What's needed is an exact copy of the lines from the one that contains "When considering" to the end of the data below, leaving the pictures out.

## DATA SUPPLIED:
►

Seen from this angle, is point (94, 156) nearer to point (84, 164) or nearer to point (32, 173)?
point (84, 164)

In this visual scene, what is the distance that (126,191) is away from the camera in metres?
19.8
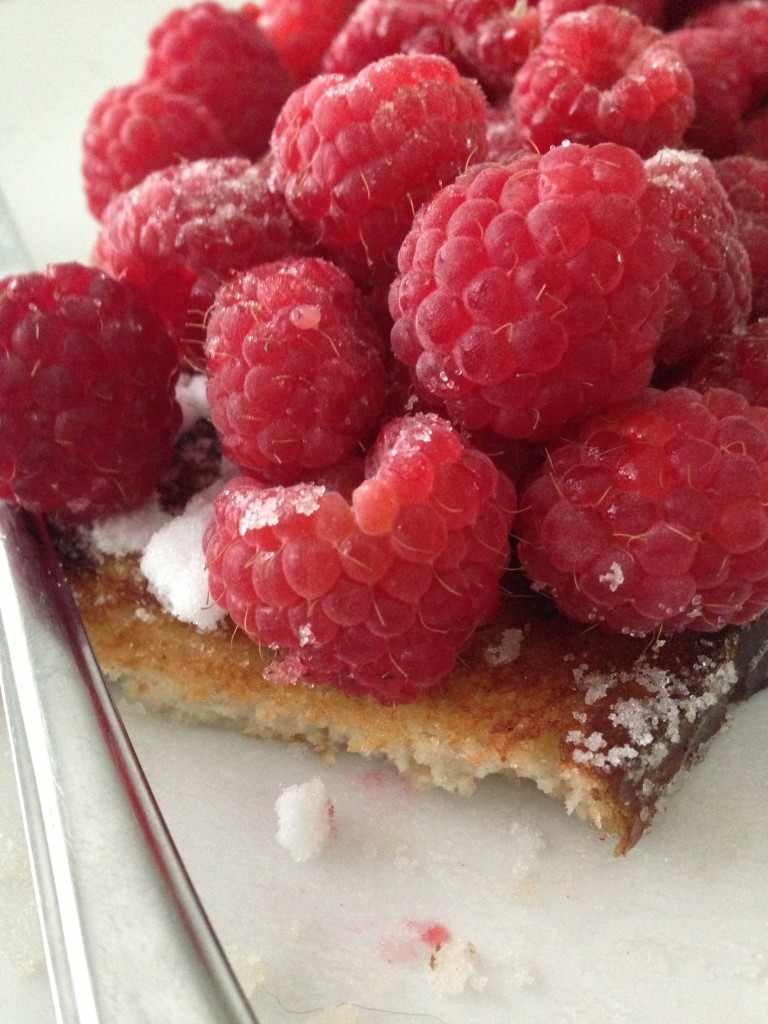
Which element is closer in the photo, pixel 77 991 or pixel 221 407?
pixel 77 991

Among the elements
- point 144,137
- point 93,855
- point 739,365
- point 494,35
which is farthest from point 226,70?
point 93,855

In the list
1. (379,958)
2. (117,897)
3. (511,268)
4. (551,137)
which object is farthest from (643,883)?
(551,137)

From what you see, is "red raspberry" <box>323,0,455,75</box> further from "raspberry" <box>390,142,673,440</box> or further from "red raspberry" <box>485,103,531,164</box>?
"raspberry" <box>390,142,673,440</box>

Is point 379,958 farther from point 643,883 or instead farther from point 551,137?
point 551,137

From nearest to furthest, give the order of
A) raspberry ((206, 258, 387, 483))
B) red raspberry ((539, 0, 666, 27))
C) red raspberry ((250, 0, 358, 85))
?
raspberry ((206, 258, 387, 483)) < red raspberry ((539, 0, 666, 27)) < red raspberry ((250, 0, 358, 85))

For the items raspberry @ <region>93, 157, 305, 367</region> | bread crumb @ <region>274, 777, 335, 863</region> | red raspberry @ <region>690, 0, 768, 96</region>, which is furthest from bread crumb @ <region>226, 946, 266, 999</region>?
red raspberry @ <region>690, 0, 768, 96</region>

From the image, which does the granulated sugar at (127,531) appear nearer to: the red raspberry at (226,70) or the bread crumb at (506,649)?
the bread crumb at (506,649)
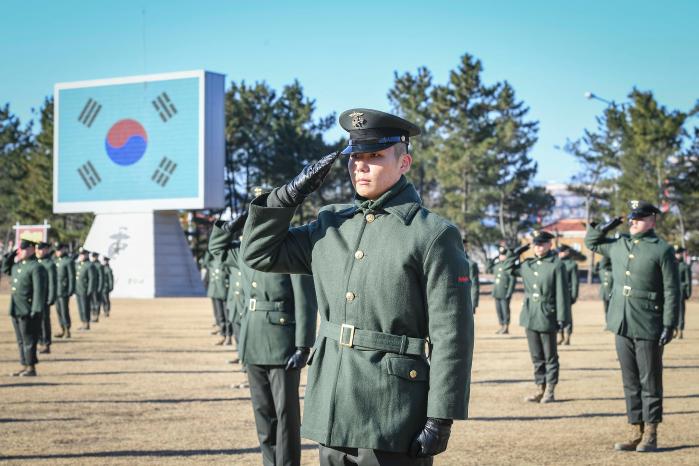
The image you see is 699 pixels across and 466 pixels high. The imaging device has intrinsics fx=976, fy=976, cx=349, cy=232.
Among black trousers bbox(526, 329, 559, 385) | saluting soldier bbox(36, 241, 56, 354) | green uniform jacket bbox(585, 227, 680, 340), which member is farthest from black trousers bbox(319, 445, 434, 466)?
saluting soldier bbox(36, 241, 56, 354)

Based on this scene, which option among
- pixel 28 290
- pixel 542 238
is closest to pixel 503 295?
pixel 542 238

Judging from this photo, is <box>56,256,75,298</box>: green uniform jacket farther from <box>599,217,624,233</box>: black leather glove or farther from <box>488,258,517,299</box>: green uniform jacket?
<box>599,217,624,233</box>: black leather glove

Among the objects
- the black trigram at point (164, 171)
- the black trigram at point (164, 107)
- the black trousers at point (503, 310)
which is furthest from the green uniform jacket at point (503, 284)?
the black trigram at point (164, 107)

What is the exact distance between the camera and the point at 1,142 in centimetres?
8431

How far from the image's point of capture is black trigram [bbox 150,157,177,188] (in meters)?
52.4

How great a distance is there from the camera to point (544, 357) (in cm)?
1252

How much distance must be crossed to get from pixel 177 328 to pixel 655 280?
18796 millimetres

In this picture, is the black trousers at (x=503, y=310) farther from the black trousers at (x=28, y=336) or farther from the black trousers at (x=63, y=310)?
the black trousers at (x=28, y=336)

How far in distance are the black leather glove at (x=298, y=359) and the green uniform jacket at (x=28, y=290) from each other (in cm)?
863

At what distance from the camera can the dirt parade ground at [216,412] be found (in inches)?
331

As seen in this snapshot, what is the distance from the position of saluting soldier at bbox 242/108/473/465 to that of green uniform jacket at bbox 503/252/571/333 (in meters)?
8.52

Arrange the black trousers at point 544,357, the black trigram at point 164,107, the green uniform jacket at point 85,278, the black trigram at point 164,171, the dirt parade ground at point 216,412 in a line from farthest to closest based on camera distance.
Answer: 1. the black trigram at point 164,107
2. the black trigram at point 164,171
3. the green uniform jacket at point 85,278
4. the black trousers at point 544,357
5. the dirt parade ground at point 216,412

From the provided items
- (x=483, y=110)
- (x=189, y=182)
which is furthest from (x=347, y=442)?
(x=483, y=110)

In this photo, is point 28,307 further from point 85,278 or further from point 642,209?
point 85,278
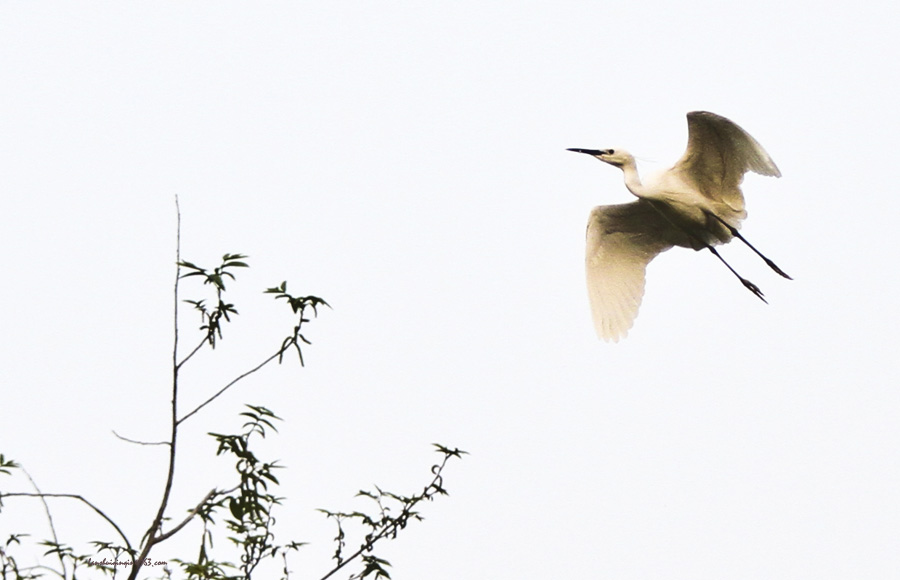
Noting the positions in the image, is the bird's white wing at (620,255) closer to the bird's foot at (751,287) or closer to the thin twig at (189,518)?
the bird's foot at (751,287)

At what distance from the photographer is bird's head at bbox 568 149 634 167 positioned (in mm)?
11906

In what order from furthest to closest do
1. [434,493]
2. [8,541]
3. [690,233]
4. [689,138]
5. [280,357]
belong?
[690,233] < [689,138] < [434,493] < [8,541] < [280,357]

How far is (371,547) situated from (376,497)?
1.27ft

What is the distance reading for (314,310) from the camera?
4539mm

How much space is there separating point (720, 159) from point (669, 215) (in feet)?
2.83

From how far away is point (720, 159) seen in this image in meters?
11.0

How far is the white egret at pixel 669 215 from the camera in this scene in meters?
10.7

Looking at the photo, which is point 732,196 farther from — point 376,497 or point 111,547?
point 111,547

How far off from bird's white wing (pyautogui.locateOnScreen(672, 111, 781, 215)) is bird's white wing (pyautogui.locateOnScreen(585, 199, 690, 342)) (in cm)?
95

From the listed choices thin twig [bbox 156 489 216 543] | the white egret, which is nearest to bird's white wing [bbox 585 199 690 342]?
the white egret

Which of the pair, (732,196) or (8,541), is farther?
(732,196)

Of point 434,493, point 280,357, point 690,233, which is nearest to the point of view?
point 280,357

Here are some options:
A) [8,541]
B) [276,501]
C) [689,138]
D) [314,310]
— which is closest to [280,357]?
[314,310]

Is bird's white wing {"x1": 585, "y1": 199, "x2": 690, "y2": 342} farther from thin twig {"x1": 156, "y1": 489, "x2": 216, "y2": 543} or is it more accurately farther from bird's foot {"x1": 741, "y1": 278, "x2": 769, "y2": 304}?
thin twig {"x1": 156, "y1": 489, "x2": 216, "y2": 543}
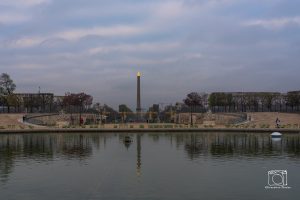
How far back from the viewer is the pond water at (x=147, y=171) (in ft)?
77.3

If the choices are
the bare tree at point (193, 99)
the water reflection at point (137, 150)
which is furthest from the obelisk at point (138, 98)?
the water reflection at point (137, 150)

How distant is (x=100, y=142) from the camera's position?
51938mm

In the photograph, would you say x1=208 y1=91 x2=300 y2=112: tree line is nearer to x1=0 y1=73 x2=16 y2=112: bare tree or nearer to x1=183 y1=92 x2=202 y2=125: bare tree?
x1=183 y1=92 x2=202 y2=125: bare tree

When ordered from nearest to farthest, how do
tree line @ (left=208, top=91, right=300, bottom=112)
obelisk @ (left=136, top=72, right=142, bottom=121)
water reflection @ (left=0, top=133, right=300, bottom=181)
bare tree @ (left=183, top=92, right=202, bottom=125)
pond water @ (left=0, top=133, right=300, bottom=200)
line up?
pond water @ (left=0, top=133, right=300, bottom=200) < water reflection @ (left=0, top=133, right=300, bottom=181) < obelisk @ (left=136, top=72, right=142, bottom=121) < tree line @ (left=208, top=91, right=300, bottom=112) < bare tree @ (left=183, top=92, right=202, bottom=125)

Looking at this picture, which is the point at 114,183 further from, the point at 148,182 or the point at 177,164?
the point at 177,164

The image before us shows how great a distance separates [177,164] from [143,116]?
7699cm

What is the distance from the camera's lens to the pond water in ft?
77.3

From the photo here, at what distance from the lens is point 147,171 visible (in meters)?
30.2

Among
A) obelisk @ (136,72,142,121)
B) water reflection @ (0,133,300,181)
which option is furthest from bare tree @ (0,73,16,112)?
water reflection @ (0,133,300,181)

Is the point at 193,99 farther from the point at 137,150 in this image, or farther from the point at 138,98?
the point at 137,150

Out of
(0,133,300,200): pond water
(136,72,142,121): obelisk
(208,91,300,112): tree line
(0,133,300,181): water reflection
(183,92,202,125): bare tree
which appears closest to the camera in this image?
(0,133,300,200): pond water

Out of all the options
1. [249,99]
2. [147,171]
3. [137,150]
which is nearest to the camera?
[147,171]

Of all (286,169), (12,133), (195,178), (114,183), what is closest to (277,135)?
(286,169)

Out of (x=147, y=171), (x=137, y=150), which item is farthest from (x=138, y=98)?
(x=147, y=171)
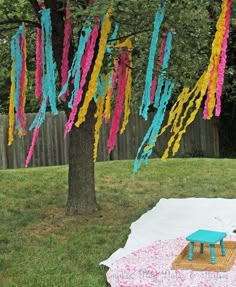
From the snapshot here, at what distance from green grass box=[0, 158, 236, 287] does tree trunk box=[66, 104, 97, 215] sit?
0.61 ft

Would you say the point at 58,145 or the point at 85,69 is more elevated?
the point at 85,69

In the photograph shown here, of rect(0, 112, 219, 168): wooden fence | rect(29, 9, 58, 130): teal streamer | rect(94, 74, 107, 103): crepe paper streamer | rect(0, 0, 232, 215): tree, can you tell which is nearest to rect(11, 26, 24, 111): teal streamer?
rect(29, 9, 58, 130): teal streamer

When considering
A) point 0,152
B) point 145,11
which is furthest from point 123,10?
point 0,152

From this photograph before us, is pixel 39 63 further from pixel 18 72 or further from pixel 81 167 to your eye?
pixel 81 167

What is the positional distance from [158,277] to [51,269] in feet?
3.04

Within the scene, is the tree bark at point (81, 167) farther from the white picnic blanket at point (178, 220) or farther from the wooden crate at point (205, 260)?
the wooden crate at point (205, 260)

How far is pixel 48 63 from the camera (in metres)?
5.22

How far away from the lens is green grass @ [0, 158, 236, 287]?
4367mm

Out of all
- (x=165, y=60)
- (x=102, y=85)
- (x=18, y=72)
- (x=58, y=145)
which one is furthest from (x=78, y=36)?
(x=58, y=145)

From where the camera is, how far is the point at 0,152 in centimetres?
1197

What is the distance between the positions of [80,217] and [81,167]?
57 cm

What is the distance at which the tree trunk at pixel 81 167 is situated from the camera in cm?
617

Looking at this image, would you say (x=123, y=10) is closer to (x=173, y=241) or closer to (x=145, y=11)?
(x=145, y=11)

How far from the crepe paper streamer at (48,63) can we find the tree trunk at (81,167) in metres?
0.77
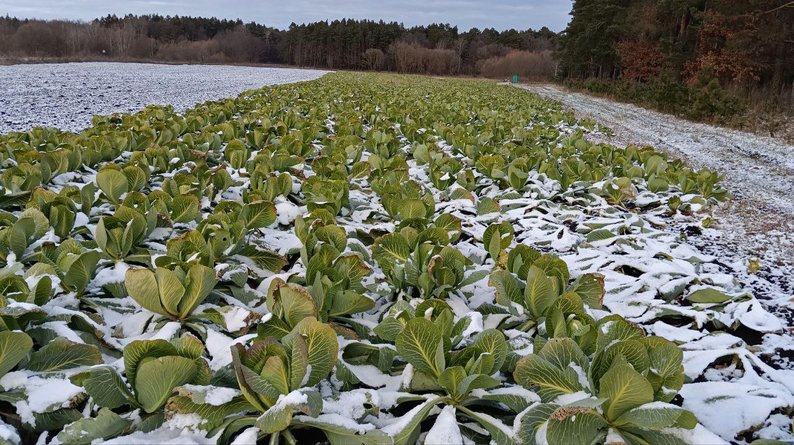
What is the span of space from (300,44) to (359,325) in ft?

◄

## COMPLETE RESPONSE:
When considering
A) point 0,152
B) point 145,11
which is furthest from point 123,10?
point 0,152

From this photograph before us, is pixel 39 63 further from pixel 18 72 or further from pixel 81 167 to your eye?
pixel 81 167

What is the positional distance from [158,277] to [51,269] in feet?
3.04

Within the scene, is the tree bark at point (81, 167) farther from the white picnic blanket at point (178, 220) or farther from the wooden crate at point (205, 260)?
the wooden crate at point (205, 260)

How far is pixel 48 63 from the camera (in metres)?
5.22

How far away from the lens is green grass @ [0, 158, 236, 287]?
4367mm

Out of all
- (x=165, y=60)
- (x=102, y=85)
- (x=18, y=72)
- (x=58, y=145)
which one is furthest from (x=78, y=36)?
(x=58, y=145)

From where the camera is, how far is the point at 0,152 in centimetres?
1197

What is the distance between the positions of [80,217] and [81,167]?
57 cm

What is the distance at which the tree trunk at pixel 81 167 is situated from the camera in cm?
617

Looking at this image, would you say (x=123, y=10) is closer to (x=173, y=241) or closer to (x=145, y=11)?
(x=145, y=11)

How far from the crepe paper streamer at (48,63) can we find the tree trunk at (81,167) in metres?
0.77
What is the span of space from (300,44) to (359,325) in ft?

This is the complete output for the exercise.